Measures of the variability of data play significant roles in many machine learning and signal processing applications. Recent studies suggest that machine learning (supervised or unsupervised) can benefit greatly from the use of entropy as a measure of variability, especially when data possess non-Gaussian distributions. In this paper, we have studied the behaviors of entropy as a measure of multivariate variability. The relationships between multivariate entropy (joint or total marginal) and traditional second-order statistics based multivariate variability measures, such as total dispersion and generalized variance, have been investigated.
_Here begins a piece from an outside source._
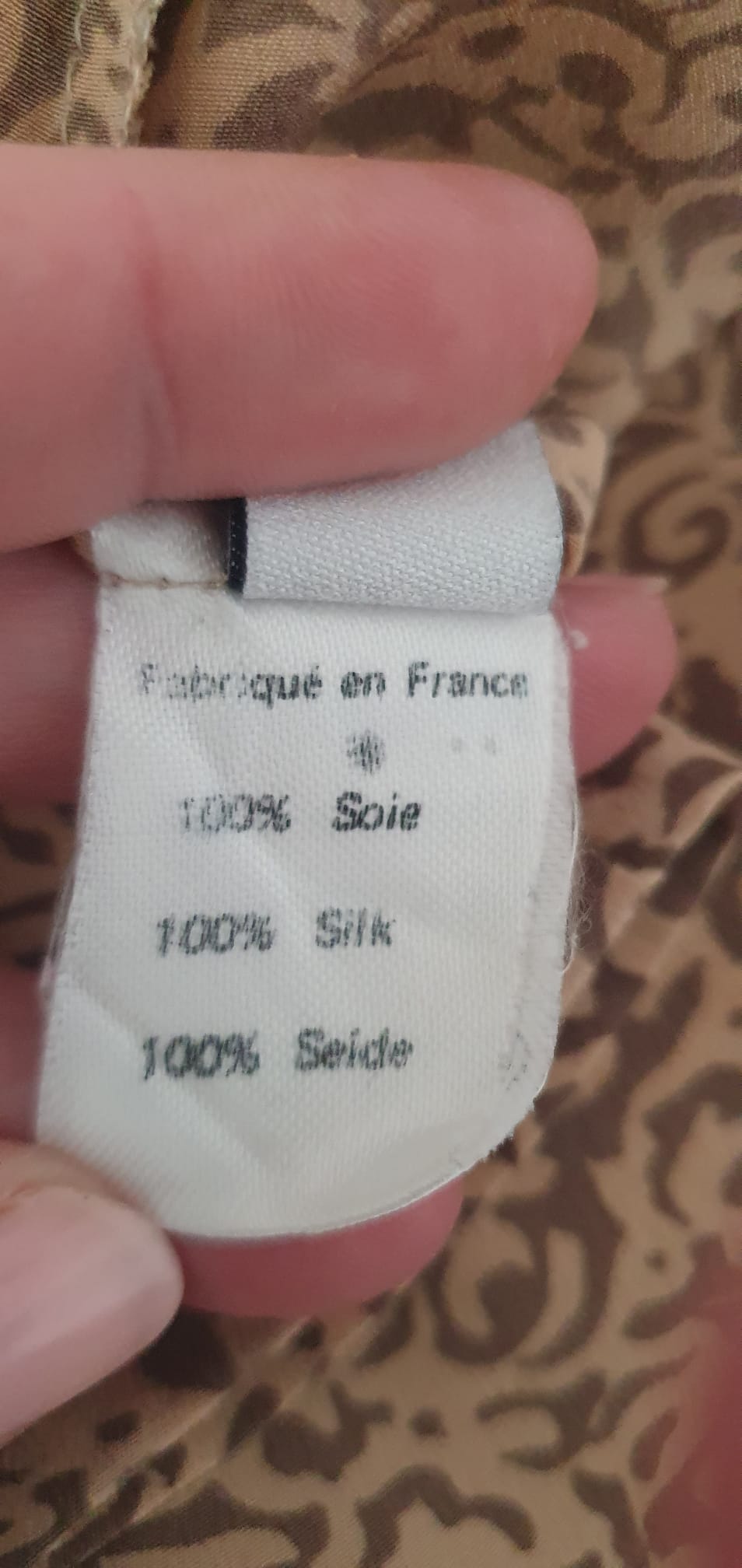 Chemise Vintage Apostrophe en Soie Beige et Marron – Fabriquée en France – Taille 44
For the jointly Gaussian case, the joint entropy (or entropy power) is shown to be equivalent to the generalized variance, while total marginal entropy is equivalent to the geometric mean of the marginal variances, and total marginal entropy power is equivalent to the total dispersion. We have also gained insights into the relationships between the smoothed multivariate entropy (joint or total marginal) and the total dispersion. Under certain conditions, the smoothed multivariate entropy will be, approximately, equivalent to the total dispersion. Similar results hold for the multivariate entropy estimators (with finite number of samples) based on the kernel density estimation (KDE). The results of this work can help us to understand the behaviors of multidimensional information theoretic learning.